Beethoven’s orchestras think out loud, proposing, rejecting, reconsidering, and ultimately acquiescing to ideas. The Ninth Symphony depicts a personal struggle and a civilizational one—but it is not just the struggle itself it depicts. Rather it is the process of the struggle, showing how the struggle transforms ideas and what it is like to have ideas transformed in your mind.
Similarly, the 15th String Quartet’s Heiliger Dankgesang (Holy Song of Thanksgiving) portrays a recovery. But it is not just a portrayal of a recovery—it is recovery. You are the one who is meant to be recovering. Listening to Beethoven is less like a movie and more like a video game; a first-person experience.
He architected all of this out of the simplest musical parts, sometimes little more than the sonic equivalent of grunts. Think of the four-note motif of the Fifth Symphony or the prayer-like, three-note pattern that begins the Moonlight Sonata, that world-historical earworm. The simplicity is itself remarkable, but Beethoven’s real genius is in his capacity to transform these simple ideas kaleidoscopically into an endless range of emotional and intellectual registers. In all of his music, Beethoven is searching for a fundamental unity between all ideas, all emotions, all of the human condition.
Because of this, for those who experienced Beethoven deeply at a young age, there is a certain meta-pattern of cognition bearing Ludwig’s signature. It is not that Beethoven “inspired” me, but that I feel that the architecture of my mind was shaped by his hands.
It may be the case that Beethoven’s music bears this deep meta-cognitive property because of another of his famous traits: his deafness. By the end, his hearing loss was so total that he lived wholly within his mind. There are moments in the late-period music where it almost sounds like you are listening to someone remembering what music sounded like. The ghostlike waltzes and marches of the late sonatas and quartets come to mind. It is haunting once you know what you are listening to.
Shockingly, it really does appear to be true that, at the premiere of the Ninth Symphony, Ludwig insisted on conducting an orchestra he could not hear. Of course, the orchestra obliged the musical legend, though in practice they were led by a backup conductor who had instructed the orchestra to ignore the composer’s wild gesticulations.
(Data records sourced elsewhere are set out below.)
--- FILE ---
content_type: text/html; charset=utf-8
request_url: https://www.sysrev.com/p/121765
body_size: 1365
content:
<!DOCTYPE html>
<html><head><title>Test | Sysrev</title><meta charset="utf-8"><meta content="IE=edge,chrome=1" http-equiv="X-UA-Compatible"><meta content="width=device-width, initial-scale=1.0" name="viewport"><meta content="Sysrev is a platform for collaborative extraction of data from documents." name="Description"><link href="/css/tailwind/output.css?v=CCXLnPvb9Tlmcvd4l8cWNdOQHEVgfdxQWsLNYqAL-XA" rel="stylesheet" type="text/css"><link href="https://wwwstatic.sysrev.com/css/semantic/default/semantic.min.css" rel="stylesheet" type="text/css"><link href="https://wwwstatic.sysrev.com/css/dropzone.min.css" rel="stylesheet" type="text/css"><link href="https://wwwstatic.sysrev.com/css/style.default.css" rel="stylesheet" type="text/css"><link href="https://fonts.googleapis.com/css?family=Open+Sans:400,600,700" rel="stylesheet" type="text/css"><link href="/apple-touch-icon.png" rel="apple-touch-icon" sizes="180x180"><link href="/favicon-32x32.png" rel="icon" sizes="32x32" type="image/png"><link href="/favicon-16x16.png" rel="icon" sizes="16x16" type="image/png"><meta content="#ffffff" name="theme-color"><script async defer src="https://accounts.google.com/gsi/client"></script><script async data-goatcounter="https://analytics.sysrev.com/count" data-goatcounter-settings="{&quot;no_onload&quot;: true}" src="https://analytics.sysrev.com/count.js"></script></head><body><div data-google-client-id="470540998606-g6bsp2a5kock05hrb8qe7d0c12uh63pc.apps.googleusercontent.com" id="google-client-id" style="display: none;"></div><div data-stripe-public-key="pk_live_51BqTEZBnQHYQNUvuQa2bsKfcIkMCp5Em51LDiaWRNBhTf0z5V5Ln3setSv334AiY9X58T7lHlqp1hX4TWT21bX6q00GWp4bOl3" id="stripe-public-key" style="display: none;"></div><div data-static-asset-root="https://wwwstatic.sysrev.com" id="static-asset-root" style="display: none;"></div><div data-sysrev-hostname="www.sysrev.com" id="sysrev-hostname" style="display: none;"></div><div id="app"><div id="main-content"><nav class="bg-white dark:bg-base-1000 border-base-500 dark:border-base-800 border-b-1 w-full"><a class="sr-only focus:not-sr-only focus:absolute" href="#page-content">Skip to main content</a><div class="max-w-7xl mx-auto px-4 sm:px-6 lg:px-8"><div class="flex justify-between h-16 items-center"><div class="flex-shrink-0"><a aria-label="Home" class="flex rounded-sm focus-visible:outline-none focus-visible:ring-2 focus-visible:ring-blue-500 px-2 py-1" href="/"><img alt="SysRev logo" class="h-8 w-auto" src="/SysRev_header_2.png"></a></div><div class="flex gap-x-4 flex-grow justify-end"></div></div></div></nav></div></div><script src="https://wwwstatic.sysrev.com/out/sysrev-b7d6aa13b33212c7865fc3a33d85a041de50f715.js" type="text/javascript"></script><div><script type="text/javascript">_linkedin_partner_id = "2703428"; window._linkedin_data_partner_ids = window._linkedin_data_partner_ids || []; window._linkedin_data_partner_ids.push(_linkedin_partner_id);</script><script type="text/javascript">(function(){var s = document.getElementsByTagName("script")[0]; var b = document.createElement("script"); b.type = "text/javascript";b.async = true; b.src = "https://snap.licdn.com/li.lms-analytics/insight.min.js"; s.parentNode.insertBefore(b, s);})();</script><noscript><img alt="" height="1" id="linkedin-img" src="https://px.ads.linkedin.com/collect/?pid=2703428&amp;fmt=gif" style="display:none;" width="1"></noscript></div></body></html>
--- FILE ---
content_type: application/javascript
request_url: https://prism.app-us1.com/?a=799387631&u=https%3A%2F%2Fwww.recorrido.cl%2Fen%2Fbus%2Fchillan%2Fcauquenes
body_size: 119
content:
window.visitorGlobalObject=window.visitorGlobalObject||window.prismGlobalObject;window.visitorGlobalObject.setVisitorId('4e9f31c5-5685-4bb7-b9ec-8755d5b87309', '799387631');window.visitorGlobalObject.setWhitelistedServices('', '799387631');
Beethoven, conducting in his honorary role, fell disastrously behind time with the orchestra, such that he was still conducting after one of the movements had finished. He had to be turned around to see the audience clapping for him. He could hear neither his music nor the standing ovation it had evoked. I have no words to tell you how this little moment makes me feel, other than that it robs me of all the air in my lungs.
Beethoven stood alone then, just as he stands alone now in the proscenium arch. Beethoven—that distant historical figure, that scowling bust—always stood alone. And that’s why I don’t think of him as Beethoven. For me, he always has been, and will always be, Ludwig, my friend.